Authors: Hao Hu, Yiqin Yang, Qianchuan Zhao, Chongjie Zhang

ICML 2022 | Conference PDF | Archive PDF | Plain Text | LLM Run Details

Reproducibility Variable Result LLM Response
Research Type Experimental We empirically verify the above theoretical observation with tabular MDPs and standard D4RL tasks. The results show that the discount factor plays an essential role in the performance of offline RL algorithms, both under small data regimes upon existing offline methods and in large data regimes without other conservative methods.
Researcher Affiliation Academia 1Institute of Interdisciplinary Information Sciences, Tsinghua University, Beijing, China 2Department of Automation, Tsinghua University, Beijing, China. Correspondence to: Hao Hu <hu-h19@mails.tsinghua.edu.cn>, Yiqing Yang <yangyiqi19@mails.tsinghua.edu.cn>.
Pseudocode Yes Algorithm 1 Pessimistic Value Iteration; Algorithm 2 Model-Based Pessimistic Policy Optimization; Algorithm 3 Generalized Value Iteration
Open Source Code No The paper mentions using "author-provided implementation or the recognized code" for existing algorithms but does not provide specific links or statements about making its own code open-source.

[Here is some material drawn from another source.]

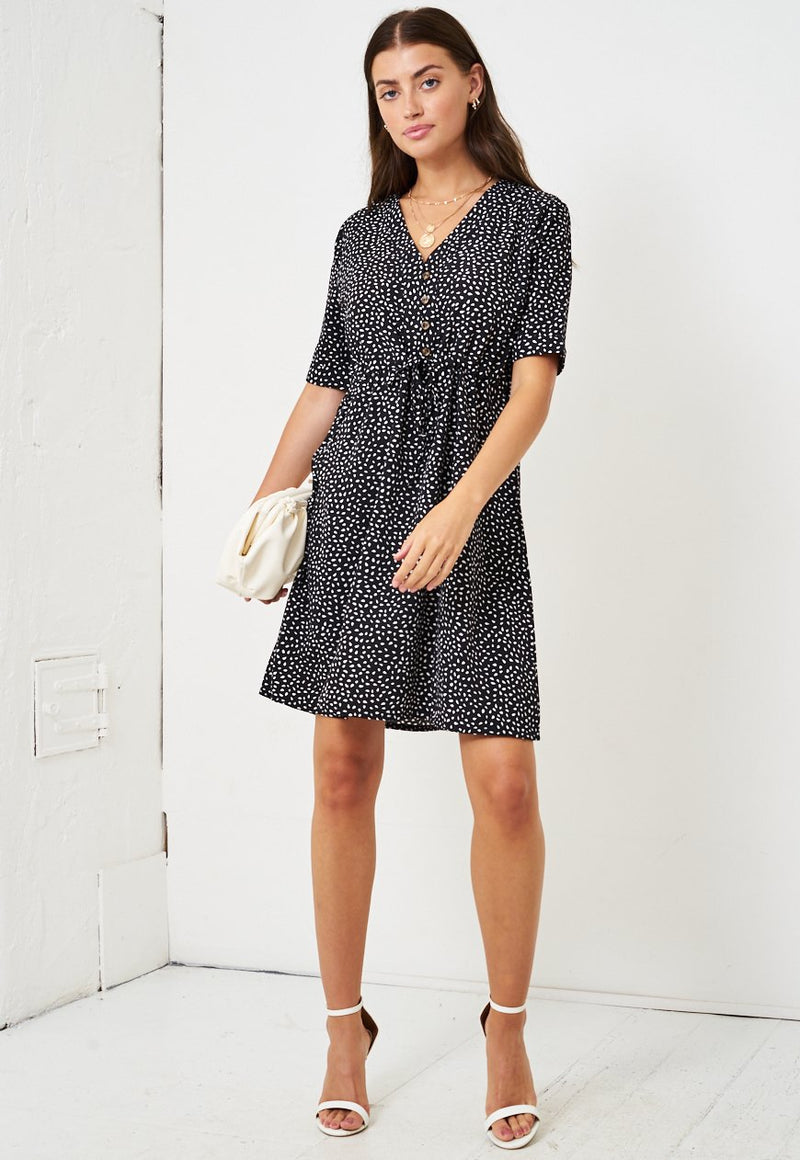 Ditsy Print Short Sleeve Mini Smock Dress in Black - love frontrow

Open Datasets Yes We empirically verify the two effects on both tabular MDPs and the standard D4RL benchmark (Fu et al., 2020).
Dataset Splits No The paper describes its training datasets but does not explicitly specify exact percentages, sample counts, or refer to predefined splits for training, validation, and test sets. It focuses on the composition of the training data.

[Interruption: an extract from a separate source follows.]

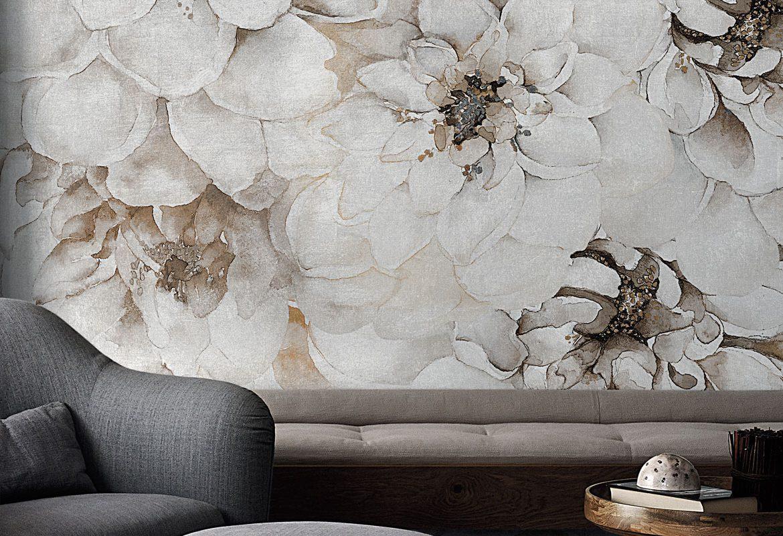 ściana w białe kwiaty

Hardware Specification No The paper describes running experiments but does not provide any specific details regarding the hardware (e.g., GPU models, CPU types, memory) used for these experiments.
Software Dependencies No The paper mentions using existing offline RL algorithms (e.g., TD3+BC, BCQ, COMBO, SAC) and states using author-provided or recognized code. However, it does not specify any software names with version numbers (e.g., Python, PyTorch, TensorFlow versions, or specific library versions).

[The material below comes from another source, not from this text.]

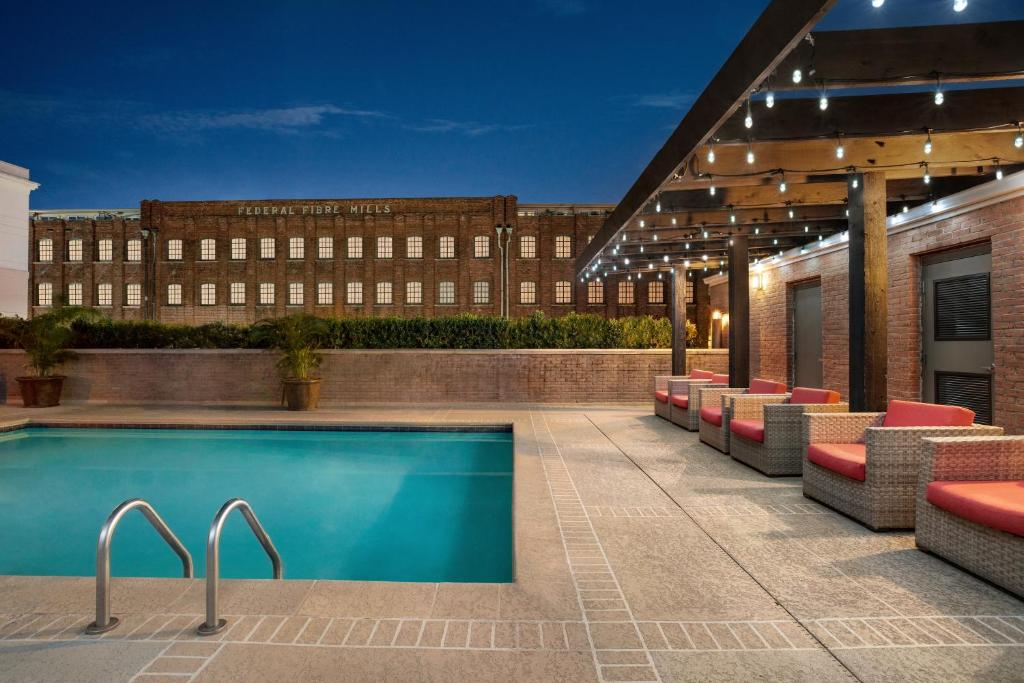 The swimming pool at or near Hilton Garden Inn New Orleans Convention Center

Experiment Setup Yes The noised trajectories are fragments of the random datasets in D4RL... The proportion of masked state-action pairs is 0.5, and the noise ratio coefficients are {4%, 6%, 8%, 12%}... Most scenarios in Table 2 adopt γ = 0.95 as a lower discount factor other than BCQ (γ = 0.9) and COMBO (γ = 0.9) in hopper tasks. We select γ = 0.95 in pen-expert-v0, hammer-expert-v0 and relocate-expert-v0 tasks. We select lower γ = 0.9 in door-expert-v0 tasks.